FressAALien gibt es überAAL

 

Nach einem Besuch im Flusshafen, wo die Yangzi-Dampfer liegen und Flussfähren bunt gemischtes Volk mit Säcken und Päcken ausspucken, und einem Besuch des Pibashan, eines weiteren Aussichtshügels von Chongqing, dampft bald eine ganze Ladung der zuvor verhackstückten Aale gedämpft auf unserem Tisch, und schmunzelnd lädt uns Herr Liu, unser großzügiger Gastgeber, nach chinesischem Brauch diese und viele andere Delikatessen auf die Teller. Selbst sein Schmunzeln kriegt er offenbar nicht ohne Sorgenfalten hin, aber dafür lächelt seine mitgebrachte Gattin umso liebenswürdiger.
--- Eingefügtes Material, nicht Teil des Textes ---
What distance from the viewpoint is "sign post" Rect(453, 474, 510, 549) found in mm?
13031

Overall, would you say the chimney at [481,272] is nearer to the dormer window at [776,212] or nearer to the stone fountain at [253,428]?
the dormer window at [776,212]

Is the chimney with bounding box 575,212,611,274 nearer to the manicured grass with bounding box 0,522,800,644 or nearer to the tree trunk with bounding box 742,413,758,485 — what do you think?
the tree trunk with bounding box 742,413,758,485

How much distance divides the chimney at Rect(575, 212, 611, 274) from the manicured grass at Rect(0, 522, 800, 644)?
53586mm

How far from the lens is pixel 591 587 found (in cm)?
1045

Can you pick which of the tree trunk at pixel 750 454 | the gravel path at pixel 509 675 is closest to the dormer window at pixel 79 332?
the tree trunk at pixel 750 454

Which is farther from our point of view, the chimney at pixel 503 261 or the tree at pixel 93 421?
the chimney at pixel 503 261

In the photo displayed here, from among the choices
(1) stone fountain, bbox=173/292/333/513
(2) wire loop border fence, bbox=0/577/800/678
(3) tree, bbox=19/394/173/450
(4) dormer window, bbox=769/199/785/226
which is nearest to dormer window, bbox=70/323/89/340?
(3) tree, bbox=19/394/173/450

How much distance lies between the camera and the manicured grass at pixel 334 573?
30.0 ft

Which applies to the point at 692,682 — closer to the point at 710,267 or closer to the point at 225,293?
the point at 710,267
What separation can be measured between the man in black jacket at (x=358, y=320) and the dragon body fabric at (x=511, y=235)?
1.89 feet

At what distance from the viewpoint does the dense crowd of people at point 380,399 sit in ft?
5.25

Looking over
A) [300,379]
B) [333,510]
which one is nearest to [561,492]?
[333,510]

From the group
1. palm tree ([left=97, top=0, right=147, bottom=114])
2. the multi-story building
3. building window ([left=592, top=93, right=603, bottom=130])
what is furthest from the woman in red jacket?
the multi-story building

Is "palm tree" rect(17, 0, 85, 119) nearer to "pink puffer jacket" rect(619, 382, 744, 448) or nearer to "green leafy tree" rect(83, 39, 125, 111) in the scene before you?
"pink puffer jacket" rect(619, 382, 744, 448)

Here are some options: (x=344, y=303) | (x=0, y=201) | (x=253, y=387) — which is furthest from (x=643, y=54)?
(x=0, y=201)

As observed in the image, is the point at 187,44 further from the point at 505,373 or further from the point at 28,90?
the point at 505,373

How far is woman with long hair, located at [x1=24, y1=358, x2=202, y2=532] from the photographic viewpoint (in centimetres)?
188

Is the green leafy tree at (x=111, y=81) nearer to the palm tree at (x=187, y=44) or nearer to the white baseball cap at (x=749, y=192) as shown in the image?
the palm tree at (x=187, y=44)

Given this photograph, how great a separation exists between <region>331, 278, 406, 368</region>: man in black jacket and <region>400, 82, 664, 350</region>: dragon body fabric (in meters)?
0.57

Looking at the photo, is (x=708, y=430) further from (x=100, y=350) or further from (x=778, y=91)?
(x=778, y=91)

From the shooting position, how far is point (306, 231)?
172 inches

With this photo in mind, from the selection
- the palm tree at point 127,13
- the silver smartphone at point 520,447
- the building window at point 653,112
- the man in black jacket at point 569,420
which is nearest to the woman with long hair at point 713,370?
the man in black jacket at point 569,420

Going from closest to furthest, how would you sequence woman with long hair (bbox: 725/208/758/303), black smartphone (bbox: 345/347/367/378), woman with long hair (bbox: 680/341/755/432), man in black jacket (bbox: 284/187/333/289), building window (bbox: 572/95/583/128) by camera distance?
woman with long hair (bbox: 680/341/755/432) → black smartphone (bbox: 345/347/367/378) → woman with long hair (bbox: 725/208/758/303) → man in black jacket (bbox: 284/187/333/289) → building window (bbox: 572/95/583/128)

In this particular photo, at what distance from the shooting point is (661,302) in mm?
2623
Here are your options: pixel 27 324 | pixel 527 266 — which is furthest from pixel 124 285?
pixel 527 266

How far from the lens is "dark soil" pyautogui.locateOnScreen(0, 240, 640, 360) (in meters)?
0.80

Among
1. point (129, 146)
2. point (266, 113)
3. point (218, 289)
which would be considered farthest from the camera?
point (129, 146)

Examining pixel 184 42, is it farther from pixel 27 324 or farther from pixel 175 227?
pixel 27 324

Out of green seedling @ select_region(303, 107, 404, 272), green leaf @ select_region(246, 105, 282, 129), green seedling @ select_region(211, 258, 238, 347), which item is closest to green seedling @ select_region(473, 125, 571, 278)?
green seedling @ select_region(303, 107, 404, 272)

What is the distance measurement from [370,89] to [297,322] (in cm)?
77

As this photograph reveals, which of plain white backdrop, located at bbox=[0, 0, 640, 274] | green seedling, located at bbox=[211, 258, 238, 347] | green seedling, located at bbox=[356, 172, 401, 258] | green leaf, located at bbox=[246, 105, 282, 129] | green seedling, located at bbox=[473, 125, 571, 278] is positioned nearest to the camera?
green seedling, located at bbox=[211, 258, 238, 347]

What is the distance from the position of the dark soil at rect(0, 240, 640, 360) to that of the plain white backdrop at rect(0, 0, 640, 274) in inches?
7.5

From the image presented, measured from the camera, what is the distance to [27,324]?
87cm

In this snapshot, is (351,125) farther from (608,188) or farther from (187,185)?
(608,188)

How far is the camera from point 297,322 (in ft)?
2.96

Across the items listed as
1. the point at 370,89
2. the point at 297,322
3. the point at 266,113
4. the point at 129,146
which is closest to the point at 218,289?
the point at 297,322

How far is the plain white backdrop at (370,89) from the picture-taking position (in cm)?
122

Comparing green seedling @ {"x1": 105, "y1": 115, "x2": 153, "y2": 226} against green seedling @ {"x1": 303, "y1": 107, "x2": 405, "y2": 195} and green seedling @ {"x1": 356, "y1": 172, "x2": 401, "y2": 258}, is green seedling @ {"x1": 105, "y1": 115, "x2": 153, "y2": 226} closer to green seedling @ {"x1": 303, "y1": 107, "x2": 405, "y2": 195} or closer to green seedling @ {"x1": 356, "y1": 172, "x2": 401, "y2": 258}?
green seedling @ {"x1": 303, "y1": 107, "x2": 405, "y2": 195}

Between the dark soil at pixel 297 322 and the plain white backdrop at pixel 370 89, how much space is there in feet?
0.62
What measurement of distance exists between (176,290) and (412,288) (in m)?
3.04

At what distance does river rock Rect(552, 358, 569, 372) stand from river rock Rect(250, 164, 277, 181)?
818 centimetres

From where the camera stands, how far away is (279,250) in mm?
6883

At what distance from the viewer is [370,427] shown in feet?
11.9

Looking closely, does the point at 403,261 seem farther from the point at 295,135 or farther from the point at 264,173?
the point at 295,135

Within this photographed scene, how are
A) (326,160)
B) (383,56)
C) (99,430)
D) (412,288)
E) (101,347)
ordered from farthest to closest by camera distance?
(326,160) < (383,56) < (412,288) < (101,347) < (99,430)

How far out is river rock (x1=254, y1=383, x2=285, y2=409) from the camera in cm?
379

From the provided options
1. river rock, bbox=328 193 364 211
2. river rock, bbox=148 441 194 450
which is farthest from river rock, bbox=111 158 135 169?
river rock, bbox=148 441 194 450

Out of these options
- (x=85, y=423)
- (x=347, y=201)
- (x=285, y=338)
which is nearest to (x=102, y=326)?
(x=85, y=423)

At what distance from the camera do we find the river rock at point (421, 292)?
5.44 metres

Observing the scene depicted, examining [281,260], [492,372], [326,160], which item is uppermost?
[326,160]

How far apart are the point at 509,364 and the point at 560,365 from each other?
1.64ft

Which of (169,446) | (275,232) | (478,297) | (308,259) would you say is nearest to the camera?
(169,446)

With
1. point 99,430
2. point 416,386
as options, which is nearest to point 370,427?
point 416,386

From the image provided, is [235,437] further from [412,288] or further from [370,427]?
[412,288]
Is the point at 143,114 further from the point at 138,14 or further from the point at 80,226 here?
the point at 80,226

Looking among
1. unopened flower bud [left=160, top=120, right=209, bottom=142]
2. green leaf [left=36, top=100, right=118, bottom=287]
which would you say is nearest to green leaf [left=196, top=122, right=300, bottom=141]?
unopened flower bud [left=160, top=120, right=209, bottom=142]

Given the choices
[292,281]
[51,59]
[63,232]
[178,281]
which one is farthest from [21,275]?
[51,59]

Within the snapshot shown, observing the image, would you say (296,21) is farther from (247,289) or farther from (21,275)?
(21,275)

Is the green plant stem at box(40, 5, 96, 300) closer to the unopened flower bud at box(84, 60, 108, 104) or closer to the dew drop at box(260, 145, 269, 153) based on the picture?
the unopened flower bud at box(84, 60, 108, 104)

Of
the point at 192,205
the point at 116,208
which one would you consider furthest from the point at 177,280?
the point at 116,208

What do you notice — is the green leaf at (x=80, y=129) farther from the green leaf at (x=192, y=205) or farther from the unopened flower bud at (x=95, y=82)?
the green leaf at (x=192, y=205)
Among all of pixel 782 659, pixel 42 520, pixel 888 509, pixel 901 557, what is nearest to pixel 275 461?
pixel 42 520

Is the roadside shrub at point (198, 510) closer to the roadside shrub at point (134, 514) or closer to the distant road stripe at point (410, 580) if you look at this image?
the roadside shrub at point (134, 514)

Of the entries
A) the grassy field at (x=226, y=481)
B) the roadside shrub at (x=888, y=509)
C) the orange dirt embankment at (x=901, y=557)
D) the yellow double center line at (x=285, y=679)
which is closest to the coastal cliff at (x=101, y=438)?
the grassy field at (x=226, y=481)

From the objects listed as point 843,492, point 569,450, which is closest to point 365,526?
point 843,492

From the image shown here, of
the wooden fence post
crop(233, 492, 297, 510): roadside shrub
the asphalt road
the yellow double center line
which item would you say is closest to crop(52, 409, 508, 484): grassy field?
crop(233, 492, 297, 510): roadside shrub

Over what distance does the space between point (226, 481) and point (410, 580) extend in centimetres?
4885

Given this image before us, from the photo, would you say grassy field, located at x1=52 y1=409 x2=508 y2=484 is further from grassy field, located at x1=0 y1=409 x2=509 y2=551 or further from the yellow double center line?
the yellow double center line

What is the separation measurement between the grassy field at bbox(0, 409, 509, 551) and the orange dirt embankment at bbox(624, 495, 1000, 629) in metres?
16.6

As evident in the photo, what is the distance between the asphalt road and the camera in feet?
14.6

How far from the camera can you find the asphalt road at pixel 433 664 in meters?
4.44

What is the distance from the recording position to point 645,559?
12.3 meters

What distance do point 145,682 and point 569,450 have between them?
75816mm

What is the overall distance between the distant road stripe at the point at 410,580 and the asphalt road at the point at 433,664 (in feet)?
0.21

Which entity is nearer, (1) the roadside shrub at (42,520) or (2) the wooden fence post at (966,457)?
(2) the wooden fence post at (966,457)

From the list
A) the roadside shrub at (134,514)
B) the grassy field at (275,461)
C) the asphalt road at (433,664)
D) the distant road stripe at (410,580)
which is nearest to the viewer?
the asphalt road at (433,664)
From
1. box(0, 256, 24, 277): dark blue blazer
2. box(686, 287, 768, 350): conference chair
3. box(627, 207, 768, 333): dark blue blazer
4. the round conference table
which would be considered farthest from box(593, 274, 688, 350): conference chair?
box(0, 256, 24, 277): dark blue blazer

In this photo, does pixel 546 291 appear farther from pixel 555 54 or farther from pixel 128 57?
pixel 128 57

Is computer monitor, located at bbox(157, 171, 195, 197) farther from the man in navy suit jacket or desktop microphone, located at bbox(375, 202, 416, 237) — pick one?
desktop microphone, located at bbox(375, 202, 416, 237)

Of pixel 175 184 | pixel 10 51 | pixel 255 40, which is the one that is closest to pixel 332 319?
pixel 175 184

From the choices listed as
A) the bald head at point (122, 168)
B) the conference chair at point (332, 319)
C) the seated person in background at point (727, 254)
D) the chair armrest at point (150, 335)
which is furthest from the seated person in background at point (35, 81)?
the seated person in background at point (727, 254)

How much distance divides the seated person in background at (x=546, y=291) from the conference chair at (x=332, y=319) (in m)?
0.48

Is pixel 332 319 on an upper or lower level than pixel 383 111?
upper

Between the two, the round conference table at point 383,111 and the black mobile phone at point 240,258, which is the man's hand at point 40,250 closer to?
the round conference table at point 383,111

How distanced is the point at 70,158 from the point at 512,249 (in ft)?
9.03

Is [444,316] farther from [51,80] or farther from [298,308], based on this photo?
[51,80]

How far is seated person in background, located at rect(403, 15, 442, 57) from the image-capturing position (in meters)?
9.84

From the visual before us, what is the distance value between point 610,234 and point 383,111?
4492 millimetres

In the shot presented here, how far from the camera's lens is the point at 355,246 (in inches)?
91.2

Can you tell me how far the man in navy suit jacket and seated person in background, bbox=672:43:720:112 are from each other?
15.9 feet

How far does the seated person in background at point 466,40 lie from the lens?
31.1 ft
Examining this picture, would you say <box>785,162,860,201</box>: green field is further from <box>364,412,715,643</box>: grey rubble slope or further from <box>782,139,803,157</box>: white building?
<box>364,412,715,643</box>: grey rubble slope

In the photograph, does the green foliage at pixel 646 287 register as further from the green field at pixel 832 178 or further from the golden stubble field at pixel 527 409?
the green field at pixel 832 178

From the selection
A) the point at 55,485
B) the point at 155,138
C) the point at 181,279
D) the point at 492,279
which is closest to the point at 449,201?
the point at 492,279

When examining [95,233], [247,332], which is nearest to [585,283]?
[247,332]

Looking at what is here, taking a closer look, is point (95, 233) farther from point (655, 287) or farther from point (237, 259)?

In ihrem hübschen Feiertagskleid passt sie so gar nicht zu ihrem dürren, unauffälligen Mann, und dass beide so fließend Englisch parlieren, rührt gewiss daher, dass die nette Dame von Beruf Englischlehrerin ist.

 

mr.liu

Sorgenfaltiges Lächeln - Herr Liu und Gemahlin

 

In der Tat war das frugale Mahl das beste seit der Ente in Beijing. Außer Aal und Meergeziefer gab es noch Pfauen, Karnickel, Phönix-Eier, Einhorn-Lende, Drachenschuppen und andere geheimnisvolle Schätze der Cuisine von Sichuan, und wer sich beschwert, dass dieser Reisebericht in eine Art Michelin-Führer abzugleiten droht, weil der Frank nur vom Essen schwadroniert, dann sei er belehrt, dass nur Banausen sich in Sichuan mehr für Riverboats und Museen interessieren, die wichtigste Attraktion der Region hingegen unbeachtet lassen.

Jedenfalls hatte der Herr Liu mit seinem Monatsgehalt von 65 Yuan, auch wenn es hier nicht allzu teuer sein mag, heute weite Spendierhosen an, hoch soll er leben!